I learned that I'm going to be a supervisor at one of our local polling places, come next election. In fact, the supervisor.

And my wife learned today that yet another person has been laid off from her group. So far as they know, this was a drive-by firing, no reason, of a guy who was good at his job and well-regarded. You can just imagine what this does for her mood. Ah, EDS, whatever happened to your employee-oriented-ethic? Dead and buried these many years, I expect.

4 comments:

Lone Chatelaine said...

I don't think I could pass in school nowadays. It's gotten much more intense. College level in high school is not just for honors classes anymore.

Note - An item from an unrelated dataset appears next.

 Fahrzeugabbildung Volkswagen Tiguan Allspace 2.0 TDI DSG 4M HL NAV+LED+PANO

My company will probably lay off again in November. I've learned to read the signs after layoffs every year for four years now. It's very disheartening.

Cerulean Bill said...

This is an advanced class, which causes me a little concern. Well, ok, a lot of concern. My daughter is smart, but not brilliant, and I think thats what this guy routinely expects.

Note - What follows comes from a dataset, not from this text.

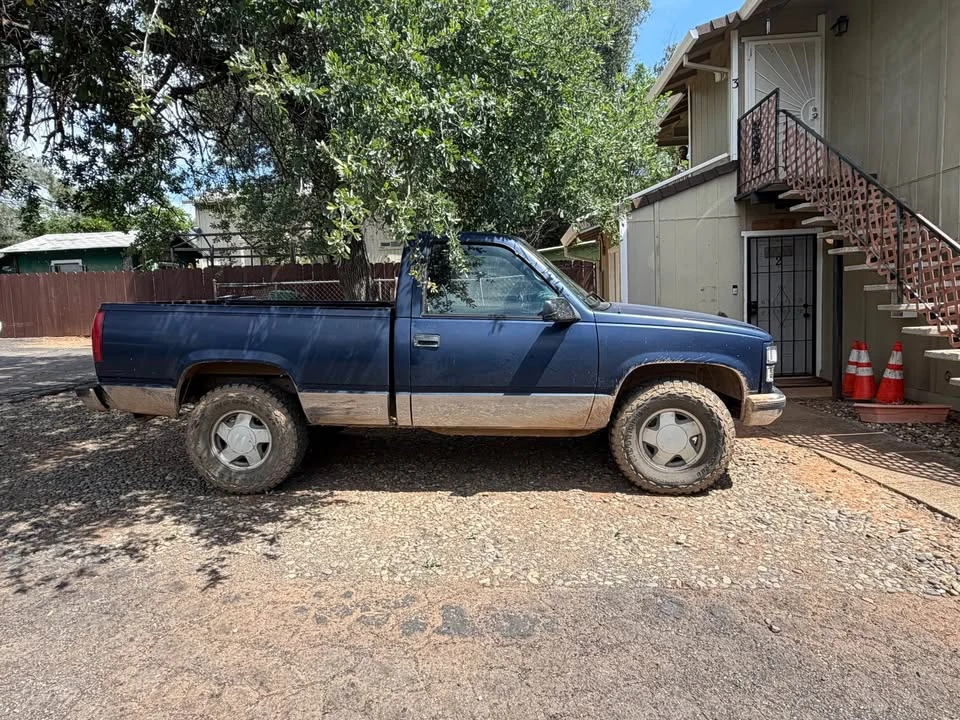 1996 GMC Sierra 1st Gen - Image 2 of 4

As for the other -- yes, it sucks, to use a work that I try to keep my daughter from using. Never used to believe in unions, but I do now.

Unknown said...

We used to vie for French-class detention - so we could get to oggle, er, admire, er learn more French from our French French teacher.

The next year we had the Principle's wife; what a crone!

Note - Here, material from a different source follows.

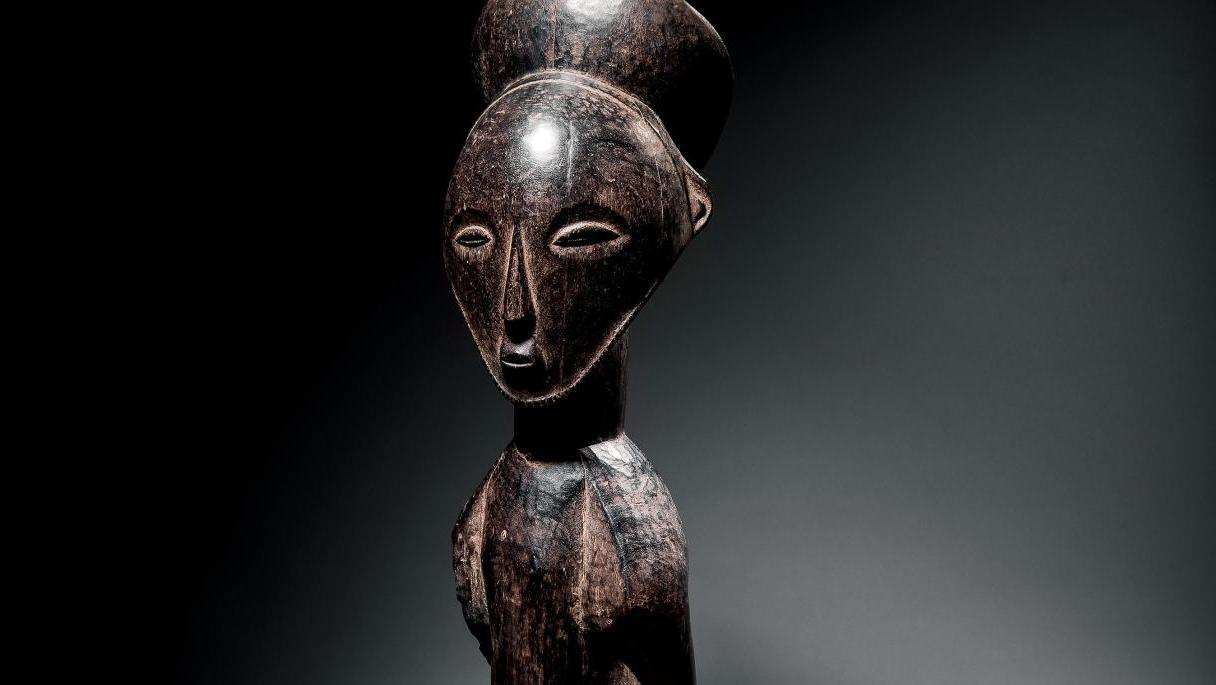 République démocratique du Congo. Figure d’ancêtre hemba, bois dur à patine laquée... Grande statuaire des Hembas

EDS? Employee oriented? Since when? Last I worked with them, they were every bit as capricious as EMC.

Carolyn Ann

Cerulean Bill said...

They really did used to be. I started working there about eight years after the company was founded, and it was still likely to run into Perot from time to time. They played up when they did something helpful or extraordinary, but they did do it, which was a nice feeling. Once the company was big enough to be sold to GM, a lot of that warmth disappeared, and by the time the company was independent again, it was pretty much infected with the GM virus - standards, auditors, and many, many layers of management.